▸ **Task directions**
Repeat every entry exactly as it appears.

▸ **Exercise material**
= = =
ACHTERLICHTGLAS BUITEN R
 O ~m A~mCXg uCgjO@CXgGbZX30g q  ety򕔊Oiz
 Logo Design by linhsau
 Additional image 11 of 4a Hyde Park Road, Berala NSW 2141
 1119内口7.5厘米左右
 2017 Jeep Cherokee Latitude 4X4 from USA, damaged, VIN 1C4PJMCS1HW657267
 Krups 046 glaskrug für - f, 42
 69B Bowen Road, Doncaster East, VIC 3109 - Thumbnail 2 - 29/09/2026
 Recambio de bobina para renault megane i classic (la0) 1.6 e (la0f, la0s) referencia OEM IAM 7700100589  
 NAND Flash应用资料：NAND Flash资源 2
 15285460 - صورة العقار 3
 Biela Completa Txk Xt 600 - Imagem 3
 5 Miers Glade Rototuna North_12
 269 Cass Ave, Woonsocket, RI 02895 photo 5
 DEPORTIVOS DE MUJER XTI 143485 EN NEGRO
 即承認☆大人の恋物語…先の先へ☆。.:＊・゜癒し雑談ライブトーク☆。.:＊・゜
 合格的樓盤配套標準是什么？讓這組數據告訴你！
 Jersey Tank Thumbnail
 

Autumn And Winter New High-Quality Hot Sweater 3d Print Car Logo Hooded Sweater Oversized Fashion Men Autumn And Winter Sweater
= = =
▸ **Response area**
ACHTERLICHTGLAS BUITEN R
 O ~m A~mCXg uCgjO@CXgGbZX30g q  ety򕔊Oiz
 Logo Design by linhsau
 Additional image 11 of 4a Hyde Park Road, Berala NSW 2141
 1119内口7.5厘米左右
 2017 Jeep Cherokee Latitude 4X4 from USA, damaged, VIN 1C4PJMCS1HW657267
 Krups 046 glaskrug für - f, 42
 69B Bowen Road, Doncaster East, VIC 3109 - Thumbnail 2 - 29/09/2026
 Recambio de bobina para renault megane i classic (la0) 1.6 e (la0f, la0s) referencia OEM IAM 7700100589  
 NAND Flash应用资料：NAND Flash资源 2
 15285460 - صورة العقار 3
 Biela Completa Txk Xt 600 - Imagem 3
 5 Miers Glade Rototuna North_12
 269 Cass Ave, Woonsocket, RI 02895 photo 5
 DEPORTIVOS DE MUJER XTI 143485 EN NEGRO
 即承認☆大人の恋物語…先の先へ☆。.:＊・゜癒し雑談ライブトーク☆。.:＊・゜
 合格的樓盤配套標準是什么？讓這組數據告訴你！
 Jersey Tank Thumbnail
 

Autumn And Winter New High-Quality Hot Sweater 3d Print Car Logo Hooded Sweater Oversized Fashion Men Autumn And Winter Sweater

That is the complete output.